Abstract
Purpose
The purpose of this paper is to eliminate the fluctuations in train arrival and departure times caused by skewed distributions in interval operation times. These fluctuations arise from random origin and process factors during interval operations and can accumulate over multiple intervals. The aim is to enhance the robustness of high-speed rail station arrival and departure track utilization schemes.

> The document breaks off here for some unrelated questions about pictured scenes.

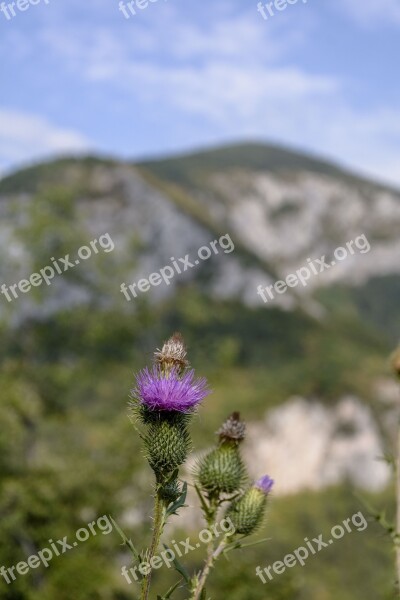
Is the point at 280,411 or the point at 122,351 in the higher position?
the point at 280,411

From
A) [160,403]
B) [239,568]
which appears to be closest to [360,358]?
[239,568]

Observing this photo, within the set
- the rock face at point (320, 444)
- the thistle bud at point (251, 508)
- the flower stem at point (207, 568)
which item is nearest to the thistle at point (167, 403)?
the flower stem at point (207, 568)

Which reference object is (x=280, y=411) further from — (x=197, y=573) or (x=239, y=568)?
(x=197, y=573)

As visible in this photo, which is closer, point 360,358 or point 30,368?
point 30,368

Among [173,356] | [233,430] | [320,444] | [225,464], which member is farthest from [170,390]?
[320,444]

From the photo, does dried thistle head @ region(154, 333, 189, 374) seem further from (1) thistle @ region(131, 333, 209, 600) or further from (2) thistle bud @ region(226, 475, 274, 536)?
(2) thistle bud @ region(226, 475, 274, 536)

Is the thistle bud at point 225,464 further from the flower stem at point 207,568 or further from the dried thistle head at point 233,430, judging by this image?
the flower stem at point 207,568
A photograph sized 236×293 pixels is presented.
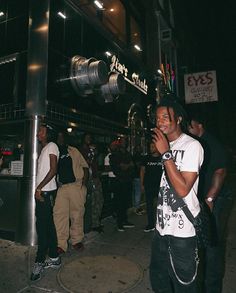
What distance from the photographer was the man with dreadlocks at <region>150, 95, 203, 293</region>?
6.31ft

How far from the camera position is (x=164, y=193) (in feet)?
6.98

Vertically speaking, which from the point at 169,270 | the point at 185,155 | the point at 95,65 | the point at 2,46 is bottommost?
the point at 169,270

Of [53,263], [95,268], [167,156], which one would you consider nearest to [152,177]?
[95,268]

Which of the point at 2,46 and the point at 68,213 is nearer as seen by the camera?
the point at 68,213

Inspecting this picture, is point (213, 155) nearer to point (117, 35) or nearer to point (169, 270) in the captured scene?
point (169, 270)

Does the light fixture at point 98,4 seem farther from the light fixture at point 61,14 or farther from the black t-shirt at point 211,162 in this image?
the black t-shirt at point 211,162

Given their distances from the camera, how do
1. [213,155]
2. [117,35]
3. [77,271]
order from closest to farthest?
[213,155] → [77,271] → [117,35]

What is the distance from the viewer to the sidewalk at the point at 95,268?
3309 millimetres

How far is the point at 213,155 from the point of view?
10.2 ft

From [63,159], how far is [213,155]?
2485mm

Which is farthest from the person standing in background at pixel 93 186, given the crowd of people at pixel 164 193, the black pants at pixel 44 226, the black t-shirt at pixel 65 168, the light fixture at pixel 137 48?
the light fixture at pixel 137 48

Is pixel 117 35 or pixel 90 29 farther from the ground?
pixel 117 35

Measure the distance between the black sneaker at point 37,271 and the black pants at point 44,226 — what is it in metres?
0.06

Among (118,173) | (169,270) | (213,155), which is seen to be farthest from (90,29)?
(169,270)
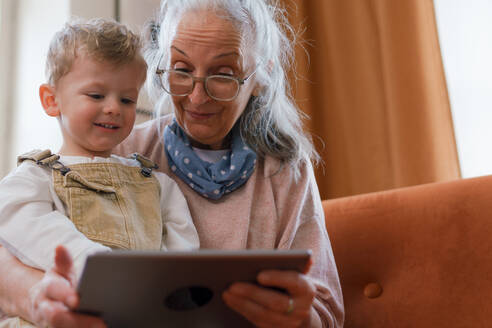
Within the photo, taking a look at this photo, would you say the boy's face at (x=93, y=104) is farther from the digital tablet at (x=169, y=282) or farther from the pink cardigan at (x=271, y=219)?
the digital tablet at (x=169, y=282)

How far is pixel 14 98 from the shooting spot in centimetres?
190

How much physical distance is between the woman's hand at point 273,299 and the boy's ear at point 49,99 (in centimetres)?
65

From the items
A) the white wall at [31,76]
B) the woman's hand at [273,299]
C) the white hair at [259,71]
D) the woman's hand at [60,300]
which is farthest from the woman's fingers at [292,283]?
the white wall at [31,76]

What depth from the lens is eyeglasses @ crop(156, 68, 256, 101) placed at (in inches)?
54.6

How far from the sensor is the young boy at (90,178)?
1.03 m

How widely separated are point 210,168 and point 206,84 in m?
0.23

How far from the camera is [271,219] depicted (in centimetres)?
141

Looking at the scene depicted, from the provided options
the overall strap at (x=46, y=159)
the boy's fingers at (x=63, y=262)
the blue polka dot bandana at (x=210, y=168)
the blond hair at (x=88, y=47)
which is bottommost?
the boy's fingers at (x=63, y=262)

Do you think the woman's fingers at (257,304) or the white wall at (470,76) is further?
the white wall at (470,76)

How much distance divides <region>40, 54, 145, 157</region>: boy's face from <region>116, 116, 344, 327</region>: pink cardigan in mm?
284

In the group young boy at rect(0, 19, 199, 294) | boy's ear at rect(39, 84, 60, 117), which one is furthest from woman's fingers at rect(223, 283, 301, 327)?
boy's ear at rect(39, 84, 60, 117)

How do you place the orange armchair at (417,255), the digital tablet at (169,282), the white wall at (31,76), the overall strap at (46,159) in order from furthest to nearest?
1. the white wall at (31,76)
2. the orange armchair at (417,255)
3. the overall strap at (46,159)
4. the digital tablet at (169,282)

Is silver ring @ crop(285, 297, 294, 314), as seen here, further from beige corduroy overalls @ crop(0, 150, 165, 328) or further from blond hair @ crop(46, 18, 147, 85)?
blond hair @ crop(46, 18, 147, 85)

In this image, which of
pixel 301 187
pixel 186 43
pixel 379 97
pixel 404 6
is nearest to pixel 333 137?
pixel 379 97
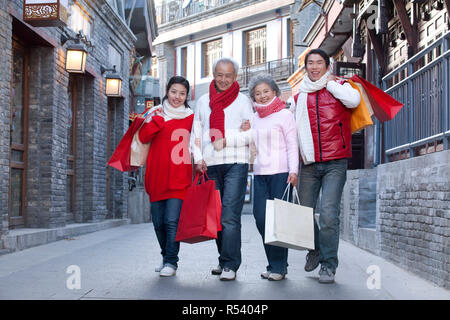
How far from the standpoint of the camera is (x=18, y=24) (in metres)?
8.86

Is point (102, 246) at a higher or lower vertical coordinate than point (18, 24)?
lower

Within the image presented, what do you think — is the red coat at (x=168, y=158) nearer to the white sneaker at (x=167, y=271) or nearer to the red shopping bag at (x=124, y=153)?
the red shopping bag at (x=124, y=153)

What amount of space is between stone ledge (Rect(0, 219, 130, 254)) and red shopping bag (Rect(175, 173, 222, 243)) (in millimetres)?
3569

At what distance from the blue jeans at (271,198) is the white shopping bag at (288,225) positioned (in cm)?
50

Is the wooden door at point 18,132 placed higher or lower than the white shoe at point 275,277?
higher

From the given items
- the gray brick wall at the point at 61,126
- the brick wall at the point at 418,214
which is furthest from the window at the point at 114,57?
the brick wall at the point at 418,214

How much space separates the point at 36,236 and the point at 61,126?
7.75 ft

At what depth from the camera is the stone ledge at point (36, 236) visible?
8059 mm

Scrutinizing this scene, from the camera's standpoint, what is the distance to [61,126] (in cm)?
1067

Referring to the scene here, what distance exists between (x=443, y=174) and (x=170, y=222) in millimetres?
2392

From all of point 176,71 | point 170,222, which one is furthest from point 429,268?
point 176,71

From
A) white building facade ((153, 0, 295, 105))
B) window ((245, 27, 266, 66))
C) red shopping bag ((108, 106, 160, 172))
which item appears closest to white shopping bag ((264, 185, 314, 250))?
red shopping bag ((108, 106, 160, 172))

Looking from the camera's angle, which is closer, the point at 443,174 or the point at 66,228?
the point at 443,174

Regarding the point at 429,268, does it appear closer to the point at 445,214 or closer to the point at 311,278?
the point at 445,214
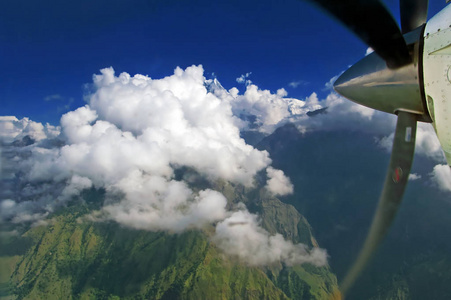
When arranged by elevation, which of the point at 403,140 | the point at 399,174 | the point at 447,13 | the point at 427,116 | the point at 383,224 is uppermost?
the point at 447,13

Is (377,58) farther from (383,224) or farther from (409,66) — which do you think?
(383,224)

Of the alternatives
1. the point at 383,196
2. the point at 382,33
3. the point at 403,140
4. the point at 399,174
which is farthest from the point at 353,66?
the point at 383,196

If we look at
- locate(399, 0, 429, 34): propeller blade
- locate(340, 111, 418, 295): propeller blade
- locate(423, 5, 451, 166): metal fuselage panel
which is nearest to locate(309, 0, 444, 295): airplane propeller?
locate(340, 111, 418, 295): propeller blade

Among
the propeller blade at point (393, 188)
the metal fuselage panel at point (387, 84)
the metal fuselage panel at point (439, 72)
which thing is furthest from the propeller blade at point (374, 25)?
the propeller blade at point (393, 188)

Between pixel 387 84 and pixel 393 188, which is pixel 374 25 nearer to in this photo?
pixel 387 84

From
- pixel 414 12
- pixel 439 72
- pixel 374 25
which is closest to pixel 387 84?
pixel 439 72
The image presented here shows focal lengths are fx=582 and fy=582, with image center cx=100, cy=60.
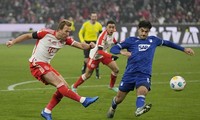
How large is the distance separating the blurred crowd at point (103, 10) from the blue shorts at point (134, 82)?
1375 inches

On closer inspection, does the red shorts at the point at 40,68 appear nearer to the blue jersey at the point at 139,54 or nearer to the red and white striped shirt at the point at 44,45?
the red and white striped shirt at the point at 44,45

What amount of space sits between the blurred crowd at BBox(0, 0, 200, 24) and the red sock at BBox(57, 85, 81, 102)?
1385 inches

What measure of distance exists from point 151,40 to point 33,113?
3135 millimetres

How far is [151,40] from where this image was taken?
11859 mm

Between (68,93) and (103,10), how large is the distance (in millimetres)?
39001

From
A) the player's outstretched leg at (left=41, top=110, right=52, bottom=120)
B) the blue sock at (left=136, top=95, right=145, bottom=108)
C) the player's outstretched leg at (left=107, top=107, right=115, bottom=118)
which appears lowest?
the player's outstretched leg at (left=107, top=107, right=115, bottom=118)

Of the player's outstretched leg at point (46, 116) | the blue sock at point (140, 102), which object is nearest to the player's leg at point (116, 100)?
the blue sock at point (140, 102)

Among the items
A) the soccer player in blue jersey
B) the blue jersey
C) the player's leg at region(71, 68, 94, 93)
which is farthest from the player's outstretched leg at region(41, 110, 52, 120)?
the player's leg at region(71, 68, 94, 93)

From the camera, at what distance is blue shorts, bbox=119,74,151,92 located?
37.7ft

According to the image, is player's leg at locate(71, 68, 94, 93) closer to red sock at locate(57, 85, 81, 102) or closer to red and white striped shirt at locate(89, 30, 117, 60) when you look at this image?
red and white striped shirt at locate(89, 30, 117, 60)

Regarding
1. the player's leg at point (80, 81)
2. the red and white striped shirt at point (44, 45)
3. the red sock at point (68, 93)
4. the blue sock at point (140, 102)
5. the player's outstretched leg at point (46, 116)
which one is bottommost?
the player's leg at point (80, 81)

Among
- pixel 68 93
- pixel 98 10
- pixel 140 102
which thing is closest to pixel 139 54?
pixel 140 102

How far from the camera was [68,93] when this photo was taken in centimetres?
1138

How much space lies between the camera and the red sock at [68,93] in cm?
1135
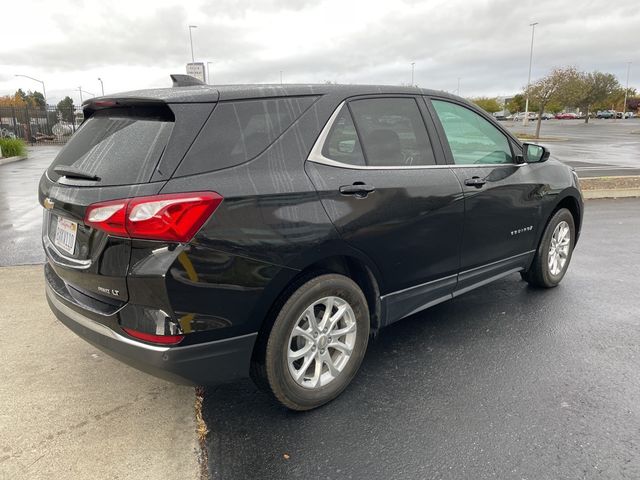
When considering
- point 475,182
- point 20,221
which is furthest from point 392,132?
point 20,221

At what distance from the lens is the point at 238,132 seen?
100 inches

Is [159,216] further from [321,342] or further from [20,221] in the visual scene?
[20,221]

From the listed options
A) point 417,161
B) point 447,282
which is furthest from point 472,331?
point 417,161

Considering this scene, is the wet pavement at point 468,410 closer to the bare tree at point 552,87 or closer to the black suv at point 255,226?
the black suv at point 255,226

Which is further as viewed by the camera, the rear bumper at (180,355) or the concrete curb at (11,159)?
the concrete curb at (11,159)

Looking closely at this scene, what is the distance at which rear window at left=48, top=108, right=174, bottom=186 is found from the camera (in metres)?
Answer: 2.37

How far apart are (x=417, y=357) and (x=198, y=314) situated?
1.77 meters

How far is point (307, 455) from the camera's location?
8.33 feet

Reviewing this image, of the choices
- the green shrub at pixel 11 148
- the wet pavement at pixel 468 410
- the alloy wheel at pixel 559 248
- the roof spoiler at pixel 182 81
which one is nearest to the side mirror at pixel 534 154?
the alloy wheel at pixel 559 248

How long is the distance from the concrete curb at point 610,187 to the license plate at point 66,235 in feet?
31.1

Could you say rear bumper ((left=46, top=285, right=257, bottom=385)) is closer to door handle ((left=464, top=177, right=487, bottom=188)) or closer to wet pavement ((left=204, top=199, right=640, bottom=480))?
wet pavement ((left=204, top=199, right=640, bottom=480))

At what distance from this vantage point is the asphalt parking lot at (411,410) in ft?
8.09

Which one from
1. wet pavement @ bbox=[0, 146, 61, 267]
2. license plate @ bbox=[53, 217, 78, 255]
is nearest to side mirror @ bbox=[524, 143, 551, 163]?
license plate @ bbox=[53, 217, 78, 255]

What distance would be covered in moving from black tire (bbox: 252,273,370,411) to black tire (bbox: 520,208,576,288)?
230 centimetres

Design/methodology/approach
To achieve this objective, the paper simulates actual train operations, incorporating the fluctuations in interval operation times into the utilization of arrival and departure tracks at the station. The Monte Carlo simulation method is adopted to solve this problem. This approach transforms a nonlinear model, which includes constraints from probability distribution functions and is difficult to solve directly, into a linear programming model that is easier to handle. The method then linearly weights two objectives to optimize the solution.
Findings
Through the application of Monte Carlo simulation, the study successfully converts the complex nonlinear model with probability distribution function constraints into a manageable linear programming model. By continuously adjusting the weighting coefficients of the linear objectives, the method is able to optimize the Pareto solution. Notably, this approach does not require extensive scene data to obtain a satisfactory Pareto solution set.
Originality/value
The paper contributes to the field by introducing a novel method for optimizing high-speed rail station arrival and departure track utilization in the presence of fluctuations in interval operation times. The use of Monte Carlo simulation to transform the problem into a tractable linear programming model represents a significant advancement. Furthermore, the method’s ability to produce satisfactory Pareto solutions without relying on extensive data sets adds to its practical value and applicability in real-world scenarios.
Keywords
Citation
Zheng, Y. and Zhang, D. (2024), "Optimization study of station track utilization in high-speed railroad based on constraints of control in random origin and process", Railway Sciences, Vol. 3 No. 3, pp. 332-343. https://doi.org/10.1108/RS-04-2024-0010
Publisher
:Emerald Publishing Limited
Copyright © 2024, Yajing Zheng and Dekun Zhang
License
Published in Railway Sciences. Published by Emerald Publishing Limited. This article is published under the Creative Commons Attribution (CC BY 4.0) licence. Anyone may reproduce, distribute, translate and create derivative works of this article (for both commercial and non-commercial purposes), subject to full attribution to the original publication and authors. The full terms of this licence may be seen at http://creativecommons.org/licences/by/4.0/legalcode
1. Introduction
The operation plan for arrival and departure tracks is crucial for train operations at railway passenger stations. The plan specifies the track designation and occupation time of all arrival and departure trains in the arrival and departure yard at a station within a given period. There have already been studies in this field by researchers since the 1960s (Gulbrodsen, 1963). In the early stages, operation plans for arrival and departure tracks were studied based on fixed timetables (Billionnet, 2003; Xie & Li, 2004). However, subsequent research integrated the operation of arrival and departure tracks with arrival and departure routing (Shi, Chen, QIN, & Zhou, 2009), EMU circulation (Wang, Huang, Zheng, & Zheng, 2018) and train operation adjustment (Wang, Zha, & Wang, 2022). Furthermore, considerations were also given to the impact of random factors in actual operation (Jánošíková & Krempl, 2014; Odijk, 1999; Zeng, Zhang, & Lei, 2017), significantly expanding the applicability of the obtained results. However, in those studies, random factors were often materialized by assuming the scenario of the delay of one train and the consequent delay of the following trains. Such a simple interpretation of the random factors of the train’s deviation from the plan is different from the actual operation. While some studies (Briggs & Beck, 2007; Fischetti, Salvagnin, & Zanette, 2009; Gilg et al., 2018) have considered the randomness and robustness of arrival and departure times, they primarily focused on scenarios of train delays and neglected the scenario of early arrivals. Therefore, this paper studies deviations of arrival times from the plan in the form of early arrivals and delays in actual train operation. By simulating the nonpunctual arrival scenarios of each train at different stations, a more stable preparation method for the operation plan of arrival and departure tracks is proposed. Furthermore, a multi-objective optimization model is established and Pareto optimization solutions are derived.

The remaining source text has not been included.